Provided data START
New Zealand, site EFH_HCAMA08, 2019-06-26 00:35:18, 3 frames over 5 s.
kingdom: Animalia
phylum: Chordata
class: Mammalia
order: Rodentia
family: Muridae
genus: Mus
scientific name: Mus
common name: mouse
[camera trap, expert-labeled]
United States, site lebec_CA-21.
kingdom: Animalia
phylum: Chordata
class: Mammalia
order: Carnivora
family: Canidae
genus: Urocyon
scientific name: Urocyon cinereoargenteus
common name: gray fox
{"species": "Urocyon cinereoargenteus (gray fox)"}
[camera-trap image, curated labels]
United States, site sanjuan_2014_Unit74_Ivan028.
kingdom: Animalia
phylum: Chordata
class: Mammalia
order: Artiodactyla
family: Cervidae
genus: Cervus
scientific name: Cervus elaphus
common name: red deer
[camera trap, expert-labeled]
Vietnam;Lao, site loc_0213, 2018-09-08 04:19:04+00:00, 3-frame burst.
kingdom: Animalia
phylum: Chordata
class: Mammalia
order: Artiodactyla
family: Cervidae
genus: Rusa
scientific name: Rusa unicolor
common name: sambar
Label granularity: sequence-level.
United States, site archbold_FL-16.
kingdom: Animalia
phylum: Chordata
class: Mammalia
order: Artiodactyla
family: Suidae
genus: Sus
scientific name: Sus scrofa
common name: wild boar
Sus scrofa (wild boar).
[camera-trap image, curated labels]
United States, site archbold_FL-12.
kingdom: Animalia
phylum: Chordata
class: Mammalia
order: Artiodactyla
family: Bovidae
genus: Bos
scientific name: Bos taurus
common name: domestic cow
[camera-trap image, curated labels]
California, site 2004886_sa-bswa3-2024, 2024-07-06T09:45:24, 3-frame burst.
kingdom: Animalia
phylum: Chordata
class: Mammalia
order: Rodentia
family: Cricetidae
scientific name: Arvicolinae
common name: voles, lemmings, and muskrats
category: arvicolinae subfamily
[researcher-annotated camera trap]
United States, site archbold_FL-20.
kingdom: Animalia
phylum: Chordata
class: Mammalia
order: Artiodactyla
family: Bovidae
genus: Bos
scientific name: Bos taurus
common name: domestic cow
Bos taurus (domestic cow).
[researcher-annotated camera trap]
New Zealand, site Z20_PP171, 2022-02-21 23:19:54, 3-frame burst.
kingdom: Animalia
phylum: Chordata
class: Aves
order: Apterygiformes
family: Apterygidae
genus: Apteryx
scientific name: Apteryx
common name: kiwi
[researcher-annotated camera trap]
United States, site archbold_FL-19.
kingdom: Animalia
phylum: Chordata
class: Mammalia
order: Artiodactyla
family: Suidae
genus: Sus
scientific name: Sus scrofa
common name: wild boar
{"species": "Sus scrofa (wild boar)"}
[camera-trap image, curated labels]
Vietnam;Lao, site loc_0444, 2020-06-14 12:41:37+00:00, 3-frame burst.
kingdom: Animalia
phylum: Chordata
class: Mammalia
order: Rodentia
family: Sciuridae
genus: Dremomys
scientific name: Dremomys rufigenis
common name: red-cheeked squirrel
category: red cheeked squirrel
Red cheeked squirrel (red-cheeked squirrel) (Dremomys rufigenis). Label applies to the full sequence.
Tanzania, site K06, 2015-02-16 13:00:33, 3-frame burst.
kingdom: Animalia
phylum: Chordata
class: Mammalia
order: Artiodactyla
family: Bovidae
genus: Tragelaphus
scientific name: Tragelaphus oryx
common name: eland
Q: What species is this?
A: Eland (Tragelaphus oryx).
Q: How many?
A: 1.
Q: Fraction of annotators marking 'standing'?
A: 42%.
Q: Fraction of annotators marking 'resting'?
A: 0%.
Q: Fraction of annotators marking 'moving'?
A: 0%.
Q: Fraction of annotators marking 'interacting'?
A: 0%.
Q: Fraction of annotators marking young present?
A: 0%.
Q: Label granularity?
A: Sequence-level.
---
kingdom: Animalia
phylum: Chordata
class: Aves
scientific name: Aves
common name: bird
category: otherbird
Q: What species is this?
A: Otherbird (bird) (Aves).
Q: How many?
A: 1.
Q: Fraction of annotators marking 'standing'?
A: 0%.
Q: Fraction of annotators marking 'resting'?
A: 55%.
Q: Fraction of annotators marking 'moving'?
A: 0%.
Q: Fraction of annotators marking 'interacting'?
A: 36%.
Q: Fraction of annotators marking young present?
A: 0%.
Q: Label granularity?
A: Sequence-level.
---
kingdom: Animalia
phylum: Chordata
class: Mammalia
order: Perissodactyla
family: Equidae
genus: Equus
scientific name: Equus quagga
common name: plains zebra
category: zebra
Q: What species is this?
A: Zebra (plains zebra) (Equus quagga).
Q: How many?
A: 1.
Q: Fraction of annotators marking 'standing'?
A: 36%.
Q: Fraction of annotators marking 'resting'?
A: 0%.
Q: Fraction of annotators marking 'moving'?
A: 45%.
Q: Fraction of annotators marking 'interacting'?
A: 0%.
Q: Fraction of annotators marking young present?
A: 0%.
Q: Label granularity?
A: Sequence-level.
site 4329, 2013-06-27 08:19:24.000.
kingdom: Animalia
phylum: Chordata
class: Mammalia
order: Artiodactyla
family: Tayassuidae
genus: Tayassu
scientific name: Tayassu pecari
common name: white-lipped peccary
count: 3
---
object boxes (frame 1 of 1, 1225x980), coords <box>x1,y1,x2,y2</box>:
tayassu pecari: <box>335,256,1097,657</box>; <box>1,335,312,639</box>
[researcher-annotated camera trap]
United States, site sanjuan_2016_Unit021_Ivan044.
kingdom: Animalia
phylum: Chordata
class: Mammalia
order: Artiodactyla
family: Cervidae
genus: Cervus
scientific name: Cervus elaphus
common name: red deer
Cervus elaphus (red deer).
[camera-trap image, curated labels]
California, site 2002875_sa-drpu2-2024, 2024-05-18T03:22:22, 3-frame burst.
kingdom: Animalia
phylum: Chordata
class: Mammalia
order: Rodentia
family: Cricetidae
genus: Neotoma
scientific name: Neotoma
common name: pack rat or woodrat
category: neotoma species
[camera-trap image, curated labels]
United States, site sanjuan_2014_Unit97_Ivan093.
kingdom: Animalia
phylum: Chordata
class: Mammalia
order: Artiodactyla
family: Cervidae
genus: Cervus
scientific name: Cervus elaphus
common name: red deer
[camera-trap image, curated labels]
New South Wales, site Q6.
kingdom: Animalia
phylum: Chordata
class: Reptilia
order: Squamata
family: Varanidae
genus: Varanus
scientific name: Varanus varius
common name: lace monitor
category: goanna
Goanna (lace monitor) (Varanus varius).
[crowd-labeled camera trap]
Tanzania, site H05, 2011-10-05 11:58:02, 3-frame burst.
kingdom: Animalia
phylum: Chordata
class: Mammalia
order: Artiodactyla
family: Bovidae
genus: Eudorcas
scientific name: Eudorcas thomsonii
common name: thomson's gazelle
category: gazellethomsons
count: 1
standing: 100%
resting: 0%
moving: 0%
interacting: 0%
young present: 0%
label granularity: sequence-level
Provided data END
Please retype the data above exactly, including every line.

Answer section:
New Zealand, site EFH_HCAMA08, 2019-06-26 00:35:18, 3 frames over 5 s.
kingdom: Animalia
phylum: Chordata
class: Mammalia
order: Rodentia
family: Muridae
genus: Mus
scientific name: Mus
common name: mouse
[camera trap, expert-labeled]
United States, site lebec_CA-21.
kingdom: Animalia
phylum: Chordata
class: Mammalia
order: Carnivora
family: Canidae
genus: Urocyon
scientific name: Urocyon cinereoargenteus
common name: gray fox
{"species": "Urocyon cinereoargenteus (gray fox)"}
[camera-trap image, curated labels]
United States, site sanjuan_2014_Unit74_Ivan028.
kingdom: Animalia
phylum: Chordata
class: Mammalia
order: Artiodactyla
family: Cervidae
genus: Cervus
scientific name: Cervus elaphus
common name: red deer
[camera trap, expert-labeled]
Vietnam;Lao, site loc_0213, 2018-09-08 04:19:04+00:00, 3-frame burst.
kingdom: Animalia
phylum: Chordata
class: Mammalia
order: Artiodactyla
family: Cervidae
genus: Rusa
scientific name: Rusa unicolor
common name: sambar
Label granularity: sequence-level.
United States, site archbold_FL-16.
kingdom: Animalia
phylum: Chordata
class: Mammalia
order: Artiodactyla
family: Suidae
genus: Sus
scientific name: Sus scrofa
common name: wild boar
Sus scrofa (wild boar).
[camera-trap image, curated labels]
United States, site archbold_FL-12.
kingdom: Animalia
phylum: Chordata
class: Mammalia
order: Artiodactyla
family: Bovidae
genus: Bos
scientific name: Bos taurus
common name: domestic cow
[camera-trap image, curated labels]
California, site 2004886_sa-bswa3-2024, 2024-07-06T09:45:24, 3-frame burst.
kingdom: Animalia
phylum: Chordata
class: Mammalia
order: Rodentia
family: Cricetidae
scientific name: Arvicolinae
common name: voles, lemmings, and muskrats
category: arvicolinae subfamily
[researcher-annotated camera trap]
United States, site archbold_FL-20.
kingdom: Animalia
phylum: Chordata
class: Mammalia
order: Artiodactyla
family: Bovidae
genus: Bos
scientific name: Bos taurus
common name: domestic cow
Bos taurus (domestic cow).
[researcher-annotated camera trap]
New Zealand, site Z20_PP171, 2022-02-21 23:19:54, 3-frame burst.
kingdom: Animalia
phylum: Chordata
class: Aves
order: Apterygiformes
family: Apterygidae
genus: Apteryx
scientific name: Apteryx
common name: kiwi
[researcher-annotated camera trap]
United States, site archbold_FL-19.
kingdom: Animalia
phylum: Chordata
class: Mammalia
order: Artiodactyla
family: Suidae
genus: Sus
scientific name: Sus scrofa
common name: wild boar
{"species": "Sus scrofa (wild boar)"}
[camera-trap image, curated labels]
Vietnam;Lao, site loc_0444, 2020-06-14 12:41:37+00:00, 3-frame burst.
kingdom: Animalia
phylum: Chordata
class: Mammalia
order: Rodentia
family: Sciuridae
genus: Dremomys
scientific name: Dremomys rufigenis
common name: red-cheeked squirrel
category: red cheeked squirrel
Red cheeked squirrel (red-cheeked squirrel) (Dremomys rufigenis). Label applies to the full sequence.
Tanzania, site K06, 2015-02-16 13:00:33, 3-frame burst.
kingdom: Animalia
phylum: Chordata
class: Mammalia
order: Artiodactyla
family: Bovidae
genus: Tragelaphus
scientific name: Tragelaphus oryx
common name: eland
Q: What species is this?
A: Eland (Tragelaphus oryx).
Q: How many?
A: 1.
Q: Fraction of annotators marking 'standing'?
A: 42%.
Q: Fraction of annotators marking 'resting'?
A: 0%.
Q: Fraction of annotators marking 'moving'?
A: 0%.
Q: Fraction of annotators marking 'interacting'?
A: 0%.
Q: Fraction of annotators marking young present?
A: 0%.
Q: Label granularity?
A: Sequence-level.
---
kingdom: Animalia
phylum: Chordata
class: Aves
scientific name: Aves
common name: bird
category: otherbird
Q: What species is this?
A: Otherbird (bird) (Aves).
Q: How many?
A: 1.
Q: Fraction of annotators marking 'standing'?
A: 0%.
Q: Fraction of annotators marking 'resting'?
A: 55%.
Q: Fraction of annotators marking 'moving'?
A: 0%.
Q: Fraction of annotators marking 'interacting'?
A: 36%.
Q: Fraction of annotators marking young present?
A: 0%.
Q: Label granularity?
A: Sequence-level.
---
kingdom: Animalia
phylum: Chordata
class: Mammalia
order: Perissodactyla
family: Equidae
genus: Equus
scientific name: Equus quagga
common name: plains zebra
category: zebra
Q: What species is this?
A: Zebra (plains zebra) (Equus quagga).
Q: How many?
A: 1.
Q: Fraction of annotators marking 'standing'?
A: 36%.
Q: Fraction of annotators marking 'resting'?
A: 0%.
Q: Fraction of annotators marking 'moving'?
A: 45%.
Q: Fraction of annotators marking 'interacting'?
A: 0%.
Q: Fraction of annotators marking young present?
A: 0%.
Q: Label granularity?
A: Sequence-level.
site 4329, 2013-06-27 08:19:24.000.
kingdom: Animalia
phylum: Chordata
class: Mammalia
order: Artiodactyla
family: Tayassuidae
genus: Tayassu
scientific name: Tayassu pecari
common name: white-lipped peccary
count: 3
---
object boxes (frame 1 of 1, 1225x980), coords <box>x1,y1,x2,y2</box>:
tayassu pecari: <box>335,256,1097,657</box>; <box>1,335,312,639</box>
[researcher-annotated camera trap]
United States, site sanjuan_2016_Unit021_Ivan044.
kingdom: Animalia
phylum: Chordata
class: Mammalia
order: Artiodactyla
family: Cervidae
genus: Cervus
scientific name: Cervus elaphus
common name: red deer
Cervus elaphus (red deer).
[camera-trap image, curated labels]
California, site 2002875_sa-drpu2-2024, 2024-05-18T03:22:22, 3-frame burst.
kingdom: Animalia
phylum: Chordata
class: Mammalia
order: Rodentia
family: Cricetidae
genus: Neotoma
scientific name: Neotoma
common name: pack rat or woodrat
category: neotoma species
[camera-trap image, curated labels]
United States, site sanjuan_2014_Unit97_Ivan093.
kingdom: Animalia
phylum: Chordata
class: Mammalia
order: Artiodactyla
family: Cervidae
genus: Cervus
scientific name: Cervus elaphus
common name: red deer
[camera-trap image, curated labels]
New South Wales, site Q6.
kingdom: Animalia
phylum: Chordata
class: Reptilia
order: Squamata
family: Varanidae
genus: Varanus
scientific name: Varanus varius
common name: lace monitor
category: goanna
Goanna (lace monitor) (Varanus varius).
[crowd-labeled camera trap]
Tanzania, site H05, 2011-10-05 11:58:02, 3-frame burst.
kingdom: Animalia
phylum: Chordata
class: Mammalia
order: Artiodactyla
family: Bovidae
genus: Eudorcas
scientific name: Eudorcas thomsonii
common name: thomson's gazelle
category: gazellethomsons
count: 1
standing: 100%
resting: 0%
moving: 0%
interacting: 0%
young present: 0%
label granularity: sequence-level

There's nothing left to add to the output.